HEAG: 'Connect, collaborate'
THE LARGEST ENVIRONMENTAL GROUP ON CAMPUS IS THE HAMILTON Environmental Action Group, which meets weekly to discuss sustainability and ways to raise awareness of critical green issues. The group draws 30 to 40 students to its meetings and has 175 on its e-mail list, says Catie Ferrara '11, who serves as co-president with Jeremy Gleason '11. The group sponsors a campus-wide Green Week each semester, offering films, concerts, campus cleanups, outreach programs and other events. A second major fall event is November's Dorm Energy Battle, in which dorms compete to use energy more efficiently. The competition uses Hamilton's Energy Dashboard (www.hamilton.edu/dashboard), a real-time online measurement of kilowatt hours used by campus buildings.

"We see the competition as a way for students to become aware of and interested in how they use energy," Gleason says. "The incentive to win the competition is a pizza party for the dorm that uses the least energy." In addition, HEAG is working with Bon Appétit to reduce food waste and save water by limiting the use of trays in dining halls; a Trayless Tuesday was introduced this year, with the hope of making it a regular event.
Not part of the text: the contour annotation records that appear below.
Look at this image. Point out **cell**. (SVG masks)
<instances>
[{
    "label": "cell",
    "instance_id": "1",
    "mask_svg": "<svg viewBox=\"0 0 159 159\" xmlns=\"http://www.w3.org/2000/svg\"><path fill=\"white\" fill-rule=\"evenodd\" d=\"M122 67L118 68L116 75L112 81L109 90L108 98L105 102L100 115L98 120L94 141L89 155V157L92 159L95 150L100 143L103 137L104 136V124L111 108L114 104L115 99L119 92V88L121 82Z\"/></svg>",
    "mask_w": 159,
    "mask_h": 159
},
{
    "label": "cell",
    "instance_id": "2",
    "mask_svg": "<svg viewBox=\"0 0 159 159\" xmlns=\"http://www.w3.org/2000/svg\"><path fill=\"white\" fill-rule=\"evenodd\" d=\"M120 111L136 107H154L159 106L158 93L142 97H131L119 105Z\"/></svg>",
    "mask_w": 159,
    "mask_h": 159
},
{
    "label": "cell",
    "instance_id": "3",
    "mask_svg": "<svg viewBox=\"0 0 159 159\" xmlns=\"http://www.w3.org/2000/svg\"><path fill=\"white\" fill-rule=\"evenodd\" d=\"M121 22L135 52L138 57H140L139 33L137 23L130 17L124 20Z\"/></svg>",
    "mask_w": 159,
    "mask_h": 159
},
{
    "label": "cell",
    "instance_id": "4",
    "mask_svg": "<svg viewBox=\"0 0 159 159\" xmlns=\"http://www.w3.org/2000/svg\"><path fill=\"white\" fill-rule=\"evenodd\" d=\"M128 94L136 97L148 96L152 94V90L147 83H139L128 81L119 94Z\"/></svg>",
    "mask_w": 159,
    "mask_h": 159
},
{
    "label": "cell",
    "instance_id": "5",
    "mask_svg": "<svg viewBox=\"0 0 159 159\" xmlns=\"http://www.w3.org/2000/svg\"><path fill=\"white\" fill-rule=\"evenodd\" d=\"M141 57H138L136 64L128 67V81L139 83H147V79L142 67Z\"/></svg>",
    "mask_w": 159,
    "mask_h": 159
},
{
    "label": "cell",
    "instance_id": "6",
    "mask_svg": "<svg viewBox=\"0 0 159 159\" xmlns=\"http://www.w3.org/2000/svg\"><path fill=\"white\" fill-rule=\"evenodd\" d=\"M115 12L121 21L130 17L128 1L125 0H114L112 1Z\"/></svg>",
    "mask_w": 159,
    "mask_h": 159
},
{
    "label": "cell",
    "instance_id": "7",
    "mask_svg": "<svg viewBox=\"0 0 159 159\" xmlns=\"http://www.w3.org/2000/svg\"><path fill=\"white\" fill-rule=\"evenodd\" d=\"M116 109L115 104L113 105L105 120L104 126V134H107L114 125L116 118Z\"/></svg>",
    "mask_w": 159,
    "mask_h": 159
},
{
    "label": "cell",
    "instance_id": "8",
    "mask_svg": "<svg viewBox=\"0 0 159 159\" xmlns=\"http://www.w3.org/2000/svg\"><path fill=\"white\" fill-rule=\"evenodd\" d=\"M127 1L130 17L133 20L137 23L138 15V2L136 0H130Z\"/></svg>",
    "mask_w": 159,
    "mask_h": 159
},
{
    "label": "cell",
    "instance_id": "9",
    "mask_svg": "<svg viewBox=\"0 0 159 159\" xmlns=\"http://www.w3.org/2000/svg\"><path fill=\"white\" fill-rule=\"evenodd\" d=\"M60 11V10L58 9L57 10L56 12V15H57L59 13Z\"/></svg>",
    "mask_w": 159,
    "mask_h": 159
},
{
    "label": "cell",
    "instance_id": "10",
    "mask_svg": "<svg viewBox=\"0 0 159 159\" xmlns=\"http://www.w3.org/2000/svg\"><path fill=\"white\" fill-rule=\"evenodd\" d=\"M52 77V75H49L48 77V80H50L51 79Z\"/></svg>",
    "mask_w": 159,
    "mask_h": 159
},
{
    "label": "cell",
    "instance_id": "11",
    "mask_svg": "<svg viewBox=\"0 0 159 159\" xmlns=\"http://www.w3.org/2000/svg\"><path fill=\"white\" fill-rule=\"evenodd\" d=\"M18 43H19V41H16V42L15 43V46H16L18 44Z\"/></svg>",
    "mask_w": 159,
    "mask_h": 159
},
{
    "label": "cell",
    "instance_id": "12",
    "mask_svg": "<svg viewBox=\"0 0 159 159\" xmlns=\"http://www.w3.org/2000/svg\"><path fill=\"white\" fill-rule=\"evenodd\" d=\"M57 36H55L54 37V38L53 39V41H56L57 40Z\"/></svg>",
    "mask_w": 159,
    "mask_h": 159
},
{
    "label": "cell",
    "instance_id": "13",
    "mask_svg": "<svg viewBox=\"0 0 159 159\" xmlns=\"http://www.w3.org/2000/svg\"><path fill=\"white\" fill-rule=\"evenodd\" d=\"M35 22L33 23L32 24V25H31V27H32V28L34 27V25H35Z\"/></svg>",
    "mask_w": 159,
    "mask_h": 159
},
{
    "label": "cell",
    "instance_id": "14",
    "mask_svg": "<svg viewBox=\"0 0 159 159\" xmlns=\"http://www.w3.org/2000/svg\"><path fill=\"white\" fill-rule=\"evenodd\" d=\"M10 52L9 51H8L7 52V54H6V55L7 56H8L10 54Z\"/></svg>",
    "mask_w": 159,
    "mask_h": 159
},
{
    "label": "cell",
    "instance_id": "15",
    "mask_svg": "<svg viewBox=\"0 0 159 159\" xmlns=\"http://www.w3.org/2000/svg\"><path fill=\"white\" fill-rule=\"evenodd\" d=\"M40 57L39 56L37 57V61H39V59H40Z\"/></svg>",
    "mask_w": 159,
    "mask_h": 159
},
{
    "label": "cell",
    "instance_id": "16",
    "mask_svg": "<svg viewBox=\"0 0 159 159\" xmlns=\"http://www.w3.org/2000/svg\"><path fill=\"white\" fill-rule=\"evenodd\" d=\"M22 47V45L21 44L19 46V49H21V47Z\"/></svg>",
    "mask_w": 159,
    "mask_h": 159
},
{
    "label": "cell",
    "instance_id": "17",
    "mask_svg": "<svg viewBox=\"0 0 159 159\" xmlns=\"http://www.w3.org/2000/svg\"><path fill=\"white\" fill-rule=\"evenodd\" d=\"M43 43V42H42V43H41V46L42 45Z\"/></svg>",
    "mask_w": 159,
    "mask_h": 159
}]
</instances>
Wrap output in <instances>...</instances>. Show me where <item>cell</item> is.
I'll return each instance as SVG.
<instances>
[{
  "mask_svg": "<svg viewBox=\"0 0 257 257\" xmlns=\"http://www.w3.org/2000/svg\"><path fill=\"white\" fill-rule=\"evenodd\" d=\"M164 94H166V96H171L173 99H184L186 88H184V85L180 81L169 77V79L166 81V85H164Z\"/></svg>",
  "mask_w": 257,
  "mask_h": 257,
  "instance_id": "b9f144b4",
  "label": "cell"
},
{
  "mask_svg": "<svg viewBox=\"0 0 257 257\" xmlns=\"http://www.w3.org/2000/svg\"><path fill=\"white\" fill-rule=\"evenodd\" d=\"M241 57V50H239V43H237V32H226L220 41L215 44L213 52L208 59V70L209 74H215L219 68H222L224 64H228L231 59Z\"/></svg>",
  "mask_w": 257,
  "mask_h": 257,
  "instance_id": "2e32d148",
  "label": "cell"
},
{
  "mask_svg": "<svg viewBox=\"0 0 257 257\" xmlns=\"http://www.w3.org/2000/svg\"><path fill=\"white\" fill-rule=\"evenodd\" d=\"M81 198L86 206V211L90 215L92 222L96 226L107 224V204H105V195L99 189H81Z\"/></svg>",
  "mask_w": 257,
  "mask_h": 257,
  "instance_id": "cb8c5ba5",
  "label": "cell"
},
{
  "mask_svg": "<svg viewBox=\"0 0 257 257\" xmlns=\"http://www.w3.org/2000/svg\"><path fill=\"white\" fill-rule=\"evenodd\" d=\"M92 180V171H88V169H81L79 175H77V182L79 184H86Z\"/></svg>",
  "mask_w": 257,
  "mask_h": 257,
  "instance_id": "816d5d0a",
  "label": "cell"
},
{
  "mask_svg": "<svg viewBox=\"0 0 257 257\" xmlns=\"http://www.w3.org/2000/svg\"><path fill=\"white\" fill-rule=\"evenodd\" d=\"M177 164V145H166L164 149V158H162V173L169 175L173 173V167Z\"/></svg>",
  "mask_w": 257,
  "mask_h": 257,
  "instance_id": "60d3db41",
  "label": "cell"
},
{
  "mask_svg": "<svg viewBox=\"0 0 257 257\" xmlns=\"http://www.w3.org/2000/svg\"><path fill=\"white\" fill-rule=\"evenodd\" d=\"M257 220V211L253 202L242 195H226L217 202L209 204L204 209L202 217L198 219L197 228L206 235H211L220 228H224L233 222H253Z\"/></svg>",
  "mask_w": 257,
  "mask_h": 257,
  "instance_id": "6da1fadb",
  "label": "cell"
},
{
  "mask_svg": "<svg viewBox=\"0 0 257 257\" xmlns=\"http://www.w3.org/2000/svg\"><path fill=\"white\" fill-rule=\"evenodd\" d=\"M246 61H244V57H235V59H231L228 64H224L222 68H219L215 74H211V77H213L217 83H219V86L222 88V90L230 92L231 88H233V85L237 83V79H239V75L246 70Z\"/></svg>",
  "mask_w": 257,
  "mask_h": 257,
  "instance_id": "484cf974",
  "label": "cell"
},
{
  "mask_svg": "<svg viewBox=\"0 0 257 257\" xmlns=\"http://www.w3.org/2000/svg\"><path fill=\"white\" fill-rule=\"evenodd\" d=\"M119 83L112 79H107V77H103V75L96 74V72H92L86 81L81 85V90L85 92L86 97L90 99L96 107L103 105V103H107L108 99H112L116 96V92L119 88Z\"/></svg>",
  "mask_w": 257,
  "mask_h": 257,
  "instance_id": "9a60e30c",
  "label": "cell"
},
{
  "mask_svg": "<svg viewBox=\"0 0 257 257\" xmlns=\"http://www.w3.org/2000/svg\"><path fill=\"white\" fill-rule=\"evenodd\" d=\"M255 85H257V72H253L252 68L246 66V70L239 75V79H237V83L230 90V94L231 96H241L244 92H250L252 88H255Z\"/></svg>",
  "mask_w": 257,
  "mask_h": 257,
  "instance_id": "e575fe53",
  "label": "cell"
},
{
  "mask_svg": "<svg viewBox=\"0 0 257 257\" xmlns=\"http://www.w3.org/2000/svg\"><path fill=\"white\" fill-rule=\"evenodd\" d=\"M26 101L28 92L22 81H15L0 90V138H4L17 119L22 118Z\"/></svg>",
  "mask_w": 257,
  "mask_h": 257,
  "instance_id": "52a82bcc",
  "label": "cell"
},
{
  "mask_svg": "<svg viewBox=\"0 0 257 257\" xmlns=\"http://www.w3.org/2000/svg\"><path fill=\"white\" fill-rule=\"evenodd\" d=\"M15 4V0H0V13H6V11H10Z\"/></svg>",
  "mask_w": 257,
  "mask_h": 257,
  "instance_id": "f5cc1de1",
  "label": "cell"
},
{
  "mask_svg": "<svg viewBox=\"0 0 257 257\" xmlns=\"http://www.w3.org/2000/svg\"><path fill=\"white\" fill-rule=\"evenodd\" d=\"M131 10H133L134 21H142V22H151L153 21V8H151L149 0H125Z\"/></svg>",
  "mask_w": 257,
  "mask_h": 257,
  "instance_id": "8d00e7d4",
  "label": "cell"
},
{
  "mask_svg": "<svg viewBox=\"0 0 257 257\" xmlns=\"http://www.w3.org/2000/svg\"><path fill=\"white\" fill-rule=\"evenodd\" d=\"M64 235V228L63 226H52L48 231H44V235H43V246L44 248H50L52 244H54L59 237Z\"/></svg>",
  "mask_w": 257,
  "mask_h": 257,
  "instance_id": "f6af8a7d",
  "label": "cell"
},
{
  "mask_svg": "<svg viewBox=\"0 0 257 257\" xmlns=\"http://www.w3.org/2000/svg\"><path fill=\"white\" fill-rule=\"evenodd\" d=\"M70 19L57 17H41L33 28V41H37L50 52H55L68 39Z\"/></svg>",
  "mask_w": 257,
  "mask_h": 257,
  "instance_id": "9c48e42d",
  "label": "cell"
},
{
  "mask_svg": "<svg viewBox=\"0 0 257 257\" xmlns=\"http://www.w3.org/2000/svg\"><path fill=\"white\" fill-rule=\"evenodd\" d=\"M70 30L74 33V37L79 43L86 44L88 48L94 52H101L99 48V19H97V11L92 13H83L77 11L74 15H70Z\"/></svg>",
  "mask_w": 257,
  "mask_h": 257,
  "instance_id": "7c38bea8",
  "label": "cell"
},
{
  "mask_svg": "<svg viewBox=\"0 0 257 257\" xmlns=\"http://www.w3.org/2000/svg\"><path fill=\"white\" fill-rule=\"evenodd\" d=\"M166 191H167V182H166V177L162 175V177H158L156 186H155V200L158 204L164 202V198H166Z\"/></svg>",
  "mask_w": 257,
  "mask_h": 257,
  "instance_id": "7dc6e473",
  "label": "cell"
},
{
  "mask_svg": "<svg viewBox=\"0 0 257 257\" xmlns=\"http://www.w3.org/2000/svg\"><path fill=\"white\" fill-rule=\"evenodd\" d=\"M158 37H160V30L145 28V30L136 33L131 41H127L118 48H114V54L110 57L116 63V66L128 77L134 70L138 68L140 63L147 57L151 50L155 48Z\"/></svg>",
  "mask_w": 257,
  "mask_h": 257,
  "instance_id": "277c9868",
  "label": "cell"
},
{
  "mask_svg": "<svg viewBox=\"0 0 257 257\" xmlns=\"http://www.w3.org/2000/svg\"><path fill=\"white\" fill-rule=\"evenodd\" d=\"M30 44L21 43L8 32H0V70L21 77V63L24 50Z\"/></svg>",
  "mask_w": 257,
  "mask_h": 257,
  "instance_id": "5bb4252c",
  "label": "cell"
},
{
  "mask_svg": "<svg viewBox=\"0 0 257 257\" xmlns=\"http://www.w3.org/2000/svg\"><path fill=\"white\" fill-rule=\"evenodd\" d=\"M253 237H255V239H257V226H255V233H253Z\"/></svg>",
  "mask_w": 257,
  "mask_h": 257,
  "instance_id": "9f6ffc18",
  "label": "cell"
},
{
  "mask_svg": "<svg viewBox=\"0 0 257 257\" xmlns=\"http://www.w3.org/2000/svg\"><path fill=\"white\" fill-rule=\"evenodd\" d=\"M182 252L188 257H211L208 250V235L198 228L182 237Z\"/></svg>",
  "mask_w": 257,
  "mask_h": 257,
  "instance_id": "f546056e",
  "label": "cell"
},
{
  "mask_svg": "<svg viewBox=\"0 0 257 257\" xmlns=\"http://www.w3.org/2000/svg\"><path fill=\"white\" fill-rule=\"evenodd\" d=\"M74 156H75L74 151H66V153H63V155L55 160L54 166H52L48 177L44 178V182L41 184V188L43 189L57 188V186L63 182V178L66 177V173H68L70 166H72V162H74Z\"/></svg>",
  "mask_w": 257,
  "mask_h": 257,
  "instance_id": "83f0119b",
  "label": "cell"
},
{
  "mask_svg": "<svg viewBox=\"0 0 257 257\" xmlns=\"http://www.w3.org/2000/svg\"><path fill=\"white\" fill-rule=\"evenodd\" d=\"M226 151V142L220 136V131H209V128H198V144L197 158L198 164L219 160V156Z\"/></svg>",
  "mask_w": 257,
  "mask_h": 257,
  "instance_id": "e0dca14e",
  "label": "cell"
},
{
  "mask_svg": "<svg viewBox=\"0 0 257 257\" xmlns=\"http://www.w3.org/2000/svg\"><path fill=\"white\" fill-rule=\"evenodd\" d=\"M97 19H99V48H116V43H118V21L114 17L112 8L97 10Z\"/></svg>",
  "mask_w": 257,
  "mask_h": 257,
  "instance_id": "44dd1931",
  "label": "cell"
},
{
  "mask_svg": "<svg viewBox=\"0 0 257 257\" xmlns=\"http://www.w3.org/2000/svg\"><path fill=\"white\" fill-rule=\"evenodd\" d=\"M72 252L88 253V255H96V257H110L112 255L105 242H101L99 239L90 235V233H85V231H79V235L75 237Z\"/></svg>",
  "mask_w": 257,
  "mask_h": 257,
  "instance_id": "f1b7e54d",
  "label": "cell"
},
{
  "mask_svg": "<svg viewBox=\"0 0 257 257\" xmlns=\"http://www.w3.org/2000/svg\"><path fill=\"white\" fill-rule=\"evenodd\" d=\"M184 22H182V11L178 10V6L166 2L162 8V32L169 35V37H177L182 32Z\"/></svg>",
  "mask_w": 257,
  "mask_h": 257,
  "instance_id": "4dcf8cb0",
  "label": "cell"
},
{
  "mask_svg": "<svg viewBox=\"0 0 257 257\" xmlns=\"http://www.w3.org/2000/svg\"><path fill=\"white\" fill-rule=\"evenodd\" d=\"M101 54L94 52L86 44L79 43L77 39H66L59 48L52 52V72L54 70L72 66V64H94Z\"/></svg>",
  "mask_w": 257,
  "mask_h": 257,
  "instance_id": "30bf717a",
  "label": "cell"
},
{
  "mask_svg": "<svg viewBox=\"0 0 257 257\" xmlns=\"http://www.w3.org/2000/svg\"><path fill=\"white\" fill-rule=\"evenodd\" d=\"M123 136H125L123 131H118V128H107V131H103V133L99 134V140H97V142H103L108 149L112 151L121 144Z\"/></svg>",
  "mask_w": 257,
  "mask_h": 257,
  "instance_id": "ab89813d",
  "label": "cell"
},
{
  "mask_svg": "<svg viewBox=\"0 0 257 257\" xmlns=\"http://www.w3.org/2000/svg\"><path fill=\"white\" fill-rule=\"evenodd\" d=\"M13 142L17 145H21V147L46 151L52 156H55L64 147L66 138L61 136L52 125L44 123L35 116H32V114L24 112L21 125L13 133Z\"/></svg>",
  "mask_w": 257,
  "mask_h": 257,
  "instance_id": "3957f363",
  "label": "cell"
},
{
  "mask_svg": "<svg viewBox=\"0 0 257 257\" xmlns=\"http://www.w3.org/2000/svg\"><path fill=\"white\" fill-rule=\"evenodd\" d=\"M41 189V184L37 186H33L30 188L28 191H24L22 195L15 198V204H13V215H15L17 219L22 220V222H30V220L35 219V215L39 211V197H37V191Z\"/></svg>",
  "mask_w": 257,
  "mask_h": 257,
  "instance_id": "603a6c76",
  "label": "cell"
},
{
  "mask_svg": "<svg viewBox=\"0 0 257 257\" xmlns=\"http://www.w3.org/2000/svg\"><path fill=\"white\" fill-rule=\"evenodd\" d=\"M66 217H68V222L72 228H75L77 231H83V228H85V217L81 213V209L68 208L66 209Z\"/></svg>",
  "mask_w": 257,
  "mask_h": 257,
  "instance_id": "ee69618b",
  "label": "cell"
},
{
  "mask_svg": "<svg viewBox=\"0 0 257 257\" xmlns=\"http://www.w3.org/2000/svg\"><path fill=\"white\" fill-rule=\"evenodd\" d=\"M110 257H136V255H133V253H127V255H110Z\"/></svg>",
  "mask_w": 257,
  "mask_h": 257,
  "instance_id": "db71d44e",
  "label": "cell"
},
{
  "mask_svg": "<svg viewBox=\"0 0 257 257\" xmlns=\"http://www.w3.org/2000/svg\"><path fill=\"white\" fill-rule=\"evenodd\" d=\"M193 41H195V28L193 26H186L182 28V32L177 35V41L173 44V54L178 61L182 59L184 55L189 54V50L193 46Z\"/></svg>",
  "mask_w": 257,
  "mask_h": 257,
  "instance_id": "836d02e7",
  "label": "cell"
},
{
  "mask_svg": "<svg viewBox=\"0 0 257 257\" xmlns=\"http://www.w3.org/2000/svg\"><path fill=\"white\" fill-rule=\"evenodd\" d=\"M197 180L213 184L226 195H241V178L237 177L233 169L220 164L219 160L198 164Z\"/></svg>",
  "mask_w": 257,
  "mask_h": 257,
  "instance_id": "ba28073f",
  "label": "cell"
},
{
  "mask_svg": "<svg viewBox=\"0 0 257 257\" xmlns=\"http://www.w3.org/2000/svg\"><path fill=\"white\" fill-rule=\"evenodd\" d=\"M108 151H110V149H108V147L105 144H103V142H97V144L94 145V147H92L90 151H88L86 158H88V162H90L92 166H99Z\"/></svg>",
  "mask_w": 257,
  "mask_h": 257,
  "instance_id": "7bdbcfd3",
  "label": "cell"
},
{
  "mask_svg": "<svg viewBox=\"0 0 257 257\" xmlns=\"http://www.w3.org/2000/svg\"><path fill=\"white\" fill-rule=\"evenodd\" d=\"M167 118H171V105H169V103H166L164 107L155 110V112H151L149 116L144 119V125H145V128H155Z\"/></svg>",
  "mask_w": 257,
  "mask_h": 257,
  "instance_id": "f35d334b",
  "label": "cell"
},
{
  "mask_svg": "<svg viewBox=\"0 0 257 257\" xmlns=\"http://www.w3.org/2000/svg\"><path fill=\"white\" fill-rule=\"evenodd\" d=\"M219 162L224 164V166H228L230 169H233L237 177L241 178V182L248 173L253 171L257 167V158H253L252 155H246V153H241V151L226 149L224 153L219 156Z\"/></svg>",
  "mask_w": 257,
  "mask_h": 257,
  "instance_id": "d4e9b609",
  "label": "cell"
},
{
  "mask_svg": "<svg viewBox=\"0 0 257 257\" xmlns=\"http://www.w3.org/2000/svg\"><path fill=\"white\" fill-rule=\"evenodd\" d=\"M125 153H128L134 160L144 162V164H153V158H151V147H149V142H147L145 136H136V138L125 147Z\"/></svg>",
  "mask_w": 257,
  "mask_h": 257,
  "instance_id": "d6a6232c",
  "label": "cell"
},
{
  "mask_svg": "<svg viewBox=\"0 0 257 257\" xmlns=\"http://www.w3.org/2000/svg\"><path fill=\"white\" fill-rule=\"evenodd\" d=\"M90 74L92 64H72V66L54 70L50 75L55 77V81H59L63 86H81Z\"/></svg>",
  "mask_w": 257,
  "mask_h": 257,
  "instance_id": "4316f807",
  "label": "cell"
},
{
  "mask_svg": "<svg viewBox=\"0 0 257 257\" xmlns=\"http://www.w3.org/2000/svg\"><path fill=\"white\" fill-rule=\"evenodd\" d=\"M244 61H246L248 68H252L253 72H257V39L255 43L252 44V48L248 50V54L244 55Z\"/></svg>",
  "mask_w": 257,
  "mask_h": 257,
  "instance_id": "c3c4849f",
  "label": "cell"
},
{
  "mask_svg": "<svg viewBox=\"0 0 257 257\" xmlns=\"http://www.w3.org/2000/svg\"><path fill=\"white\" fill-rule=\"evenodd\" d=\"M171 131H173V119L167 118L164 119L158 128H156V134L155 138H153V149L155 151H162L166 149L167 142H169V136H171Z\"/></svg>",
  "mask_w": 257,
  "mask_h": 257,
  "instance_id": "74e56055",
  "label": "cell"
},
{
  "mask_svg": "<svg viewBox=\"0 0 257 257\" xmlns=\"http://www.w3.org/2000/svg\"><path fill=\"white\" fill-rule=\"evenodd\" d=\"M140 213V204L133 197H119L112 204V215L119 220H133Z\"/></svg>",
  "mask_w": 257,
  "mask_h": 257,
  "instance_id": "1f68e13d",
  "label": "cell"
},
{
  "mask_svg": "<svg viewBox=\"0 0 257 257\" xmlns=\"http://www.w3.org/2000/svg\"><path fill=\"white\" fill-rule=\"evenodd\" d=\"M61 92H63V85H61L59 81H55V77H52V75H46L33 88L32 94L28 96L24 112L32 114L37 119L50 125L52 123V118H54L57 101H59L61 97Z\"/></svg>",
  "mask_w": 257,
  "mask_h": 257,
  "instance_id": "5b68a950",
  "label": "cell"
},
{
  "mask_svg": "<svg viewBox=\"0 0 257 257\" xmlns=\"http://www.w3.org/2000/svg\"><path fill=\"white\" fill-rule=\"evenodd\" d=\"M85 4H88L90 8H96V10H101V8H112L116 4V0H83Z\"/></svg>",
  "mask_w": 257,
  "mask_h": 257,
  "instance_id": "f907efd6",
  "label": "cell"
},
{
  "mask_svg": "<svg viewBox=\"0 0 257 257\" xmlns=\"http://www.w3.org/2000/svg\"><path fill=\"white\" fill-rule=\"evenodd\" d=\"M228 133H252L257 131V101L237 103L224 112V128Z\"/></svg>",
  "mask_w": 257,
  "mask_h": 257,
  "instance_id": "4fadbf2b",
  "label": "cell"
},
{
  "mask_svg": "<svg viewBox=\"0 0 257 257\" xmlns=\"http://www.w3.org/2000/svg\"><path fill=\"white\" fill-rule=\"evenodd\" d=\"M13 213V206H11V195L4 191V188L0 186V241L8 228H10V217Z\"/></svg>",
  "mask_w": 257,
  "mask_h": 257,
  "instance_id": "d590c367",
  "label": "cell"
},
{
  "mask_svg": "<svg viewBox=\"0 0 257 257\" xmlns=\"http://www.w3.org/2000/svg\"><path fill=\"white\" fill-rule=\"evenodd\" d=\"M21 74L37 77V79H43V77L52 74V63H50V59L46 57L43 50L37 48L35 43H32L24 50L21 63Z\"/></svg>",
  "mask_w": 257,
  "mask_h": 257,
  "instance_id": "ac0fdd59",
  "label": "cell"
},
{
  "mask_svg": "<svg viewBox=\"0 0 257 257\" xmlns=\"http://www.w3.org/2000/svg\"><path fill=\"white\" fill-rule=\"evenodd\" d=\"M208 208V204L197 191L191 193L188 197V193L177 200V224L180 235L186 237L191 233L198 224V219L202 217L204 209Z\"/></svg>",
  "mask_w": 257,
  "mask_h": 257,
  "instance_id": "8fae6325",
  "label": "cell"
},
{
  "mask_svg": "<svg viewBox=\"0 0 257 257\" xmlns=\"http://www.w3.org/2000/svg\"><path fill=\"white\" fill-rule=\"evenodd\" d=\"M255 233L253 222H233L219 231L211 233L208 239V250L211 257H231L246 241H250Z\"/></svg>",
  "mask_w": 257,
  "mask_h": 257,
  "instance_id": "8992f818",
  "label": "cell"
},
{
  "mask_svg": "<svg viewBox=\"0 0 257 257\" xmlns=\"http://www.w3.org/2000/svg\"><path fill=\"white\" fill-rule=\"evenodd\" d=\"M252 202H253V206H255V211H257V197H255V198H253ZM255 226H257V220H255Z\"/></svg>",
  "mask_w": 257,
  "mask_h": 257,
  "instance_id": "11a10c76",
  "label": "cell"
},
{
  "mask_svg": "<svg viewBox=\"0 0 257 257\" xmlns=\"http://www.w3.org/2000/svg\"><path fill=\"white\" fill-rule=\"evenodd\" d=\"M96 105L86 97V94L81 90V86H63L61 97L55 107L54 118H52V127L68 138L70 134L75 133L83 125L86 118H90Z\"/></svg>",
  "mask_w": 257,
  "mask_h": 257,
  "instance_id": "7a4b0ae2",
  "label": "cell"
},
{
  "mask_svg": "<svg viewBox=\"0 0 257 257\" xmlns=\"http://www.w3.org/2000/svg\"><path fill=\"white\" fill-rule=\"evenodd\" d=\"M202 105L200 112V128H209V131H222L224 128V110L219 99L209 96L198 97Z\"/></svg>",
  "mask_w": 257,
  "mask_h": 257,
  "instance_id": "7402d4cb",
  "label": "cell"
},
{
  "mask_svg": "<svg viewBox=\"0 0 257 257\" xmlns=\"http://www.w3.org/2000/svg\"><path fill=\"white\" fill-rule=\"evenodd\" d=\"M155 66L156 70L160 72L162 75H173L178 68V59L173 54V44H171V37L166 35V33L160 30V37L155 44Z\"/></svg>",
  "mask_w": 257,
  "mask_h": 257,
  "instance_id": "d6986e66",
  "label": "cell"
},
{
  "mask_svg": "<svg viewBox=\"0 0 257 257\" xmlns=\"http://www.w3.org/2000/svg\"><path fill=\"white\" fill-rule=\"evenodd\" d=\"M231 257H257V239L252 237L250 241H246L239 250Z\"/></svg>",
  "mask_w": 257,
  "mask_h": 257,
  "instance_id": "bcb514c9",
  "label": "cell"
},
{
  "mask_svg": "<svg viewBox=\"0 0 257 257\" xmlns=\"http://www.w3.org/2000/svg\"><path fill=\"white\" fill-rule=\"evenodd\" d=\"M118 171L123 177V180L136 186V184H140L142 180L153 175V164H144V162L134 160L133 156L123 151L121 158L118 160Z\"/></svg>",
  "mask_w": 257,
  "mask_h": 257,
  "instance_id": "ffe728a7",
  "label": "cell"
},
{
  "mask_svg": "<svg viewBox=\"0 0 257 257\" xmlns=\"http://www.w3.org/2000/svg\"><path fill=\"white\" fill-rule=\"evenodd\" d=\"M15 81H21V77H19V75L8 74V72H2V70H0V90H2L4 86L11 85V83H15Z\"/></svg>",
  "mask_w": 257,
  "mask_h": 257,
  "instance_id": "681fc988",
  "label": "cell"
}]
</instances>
And the group has representatives on the College's Sustainability Committee as well as members who work with professors on individual initiatives related to the environment.

HEAG "allows students with like goals to connect and collaborate," Treasurer Heather Parker '11 says, and the fact that it is a student-run group can make it "more effective in engaging students." But it has an importance beyond specific projects and activities. It also provides "an accessible and open forum in which students can toss around their ideas concerning environmental issues and activities," Parker says. In addition, Ferrara notes, part of HEAG's mission is to nurture and advise smaller issue-oriented teams. "We help these students find out who they need to talk to and request funding for projects," she says. "Often, at HEAG meetings, we break up into small groups with specific goals, like reducing energy use in dorms or reducing food waste in the dining halls."